Brumel's Lamentations comprise nineteen verses (ch 2, vs8-15 and ch 3, vs1-11). They do correspond to the Good Friday lessons in a Franciscan breviary published in Venice in 1478. Lessons usually have three refrains: "Jerusalem, Jerusalem, convertere ad Deum Dominum tuum". The odd thing is that Brumel's Lamentations have five refrains, and they are placed in a liturgically inappropriate way. Stras comes up with an original explanation. The refrains "divide the verses, a prescient allegory of the Good Friday story, into a narrative that corresponds closely to the arc of Senecan tragedy: Exposition, Beginning of Action, Complication of Action, Reversal of Fortune, Catastrophe. Each of the 'lessons' (as they would be in the liturgy) thus becomes an act in a Passion drama, narrated - as Senecan tragedies were once thought to have been - by a single 'voice'." She then specifies how she sees the connection between these Lamentations and tragedy. Obviously, it will be hard to prove that she is right here. However, she adds some circumstantial evidence which suggests that her explanation has to be taken seriously. "Seneca's tragedies had been well known in Florence for centuries, particularly through the education of its youth. Reading the setting in this way makes sense if the manuscript originated in a confraternity, the lay brotherhoods that formed the basis of so much of Florence's cultural, political, and religious life. Some indications in P.M.'s manuscript suggest that it may have belonged to the flagellant confraternity, the Buca di San Paolo."

In addition to the Lamentations by Brumel, we get here pieces from the other collection copied by Antonius Morus. It includes music for the entire ecclesiastical year, mostly by anonymous composers. Only four items bear the name of the composer, and five other pieces can be identified because they also appear in other sources. For this programme the performers have selected eight pieces, five of them anonymous.

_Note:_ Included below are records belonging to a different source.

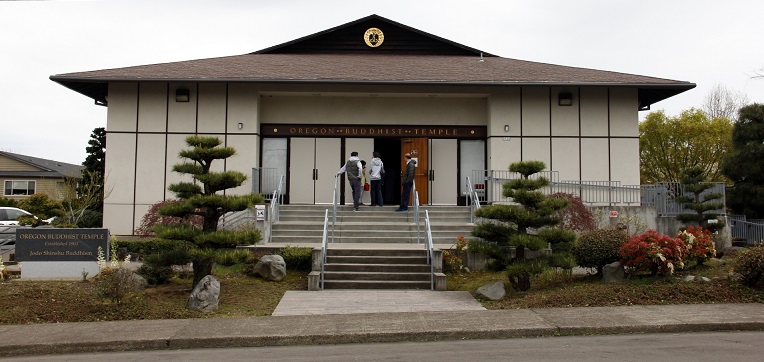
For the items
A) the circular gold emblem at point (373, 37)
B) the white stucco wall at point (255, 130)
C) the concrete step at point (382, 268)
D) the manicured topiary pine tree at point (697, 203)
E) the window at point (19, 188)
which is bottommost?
the concrete step at point (382, 268)

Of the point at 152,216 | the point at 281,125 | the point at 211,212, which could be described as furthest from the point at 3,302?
the point at 281,125

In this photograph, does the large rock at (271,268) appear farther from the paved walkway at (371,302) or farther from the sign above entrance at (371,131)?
the sign above entrance at (371,131)

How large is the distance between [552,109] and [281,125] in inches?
355

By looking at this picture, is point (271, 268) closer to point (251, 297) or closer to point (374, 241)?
point (251, 297)

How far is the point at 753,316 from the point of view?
9141mm

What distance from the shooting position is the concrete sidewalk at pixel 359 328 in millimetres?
8320

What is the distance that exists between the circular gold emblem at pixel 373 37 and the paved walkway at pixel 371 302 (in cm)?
1549

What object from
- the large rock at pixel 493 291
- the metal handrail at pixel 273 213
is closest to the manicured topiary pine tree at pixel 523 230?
the large rock at pixel 493 291

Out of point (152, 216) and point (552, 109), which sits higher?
point (552, 109)

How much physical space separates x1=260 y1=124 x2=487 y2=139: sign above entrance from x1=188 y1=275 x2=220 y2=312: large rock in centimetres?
1065

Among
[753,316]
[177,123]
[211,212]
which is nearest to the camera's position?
[753,316]

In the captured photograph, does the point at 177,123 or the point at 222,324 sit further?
the point at 177,123

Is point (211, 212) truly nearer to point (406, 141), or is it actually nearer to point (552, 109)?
point (406, 141)

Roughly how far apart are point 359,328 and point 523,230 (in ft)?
14.4
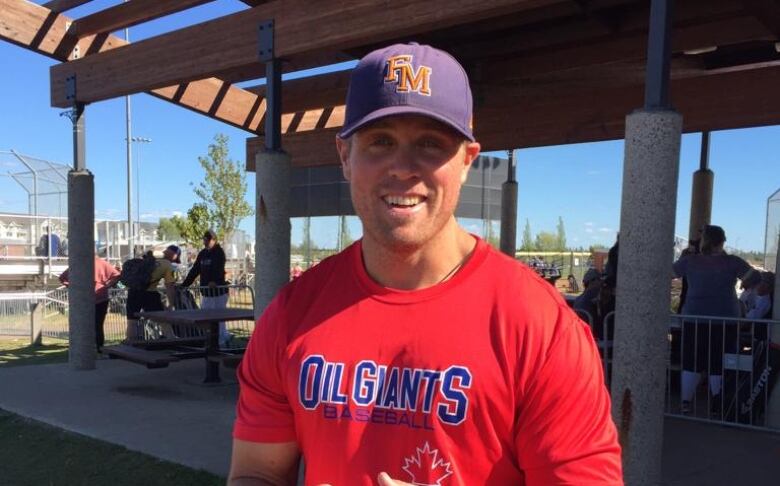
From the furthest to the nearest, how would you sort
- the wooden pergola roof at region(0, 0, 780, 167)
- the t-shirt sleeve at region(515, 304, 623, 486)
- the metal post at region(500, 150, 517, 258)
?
the metal post at region(500, 150, 517, 258) → the wooden pergola roof at region(0, 0, 780, 167) → the t-shirt sleeve at region(515, 304, 623, 486)

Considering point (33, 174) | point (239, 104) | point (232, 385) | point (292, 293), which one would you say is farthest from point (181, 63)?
point (33, 174)

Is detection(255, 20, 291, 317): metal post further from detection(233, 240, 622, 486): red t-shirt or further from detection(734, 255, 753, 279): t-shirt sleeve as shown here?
detection(233, 240, 622, 486): red t-shirt

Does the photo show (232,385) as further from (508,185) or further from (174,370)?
(508,185)

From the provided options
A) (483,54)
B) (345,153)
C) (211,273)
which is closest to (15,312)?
(211,273)

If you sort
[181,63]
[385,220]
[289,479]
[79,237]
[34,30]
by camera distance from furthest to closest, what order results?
1. [79,237]
2. [34,30]
3. [181,63]
4. [289,479]
5. [385,220]

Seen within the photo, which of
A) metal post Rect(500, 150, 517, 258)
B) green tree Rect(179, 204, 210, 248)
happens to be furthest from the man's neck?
green tree Rect(179, 204, 210, 248)

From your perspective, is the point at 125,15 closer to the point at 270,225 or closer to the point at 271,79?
the point at 271,79

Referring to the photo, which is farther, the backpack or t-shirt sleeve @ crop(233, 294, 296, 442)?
the backpack

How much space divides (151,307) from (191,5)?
4950 mm

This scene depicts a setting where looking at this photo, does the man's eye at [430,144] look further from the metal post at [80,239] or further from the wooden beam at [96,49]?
the metal post at [80,239]

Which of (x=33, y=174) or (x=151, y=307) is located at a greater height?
(x=33, y=174)

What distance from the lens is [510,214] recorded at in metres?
12.8

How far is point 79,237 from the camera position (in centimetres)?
845

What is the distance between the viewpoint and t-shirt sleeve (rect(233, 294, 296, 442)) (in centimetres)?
151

Both Ave Maria and Salve Regina are alternatim compositions.

There is one important aspect of this recording that has to be discussed. Laurie Stras, in her liner-notes, mentions that the two collections which are the sources of this recording, are very similar in that the pieces are mostly for equal voices. This can be explained by the fact that they were intended for performance in a women's convent. However, in her notes on the performance, she writes that some of the works on this disc, among them Brumel's Lamentations, were transposed into ranges appropriate for female voices. Do we have to conclude from this that the collections also include pieces in the conventional scoring? Whatever is the case, this practice leads to two conclusions. First, independent of the quality of the performances by Musica Secreta, there is certainly room for another recording in the 'conventional' line-up with male voices. Second, these performances shed light on an important liturgical practice which does not receive that much attention: the singing in women's convents. This undoubtedly deserves more research, also with regerd to performance practice. In this recording, the low voices are either transposed upwards or are played in their normal range on viola da gamba and organ. It is to be hoped that such research will result in more recordings of the kind we have here.

This disc is an excellent case for such recordings as well as the performance practice it documents. Musica Secreta is an ensemble of nine voices which blend perfectly. They have found the right approach to this repertoire and perform it in an engaging manner. The liturgical character is well observed, also with regard to the acoustical environment. This is a disc nobody interested in renaissance polyphony should miss.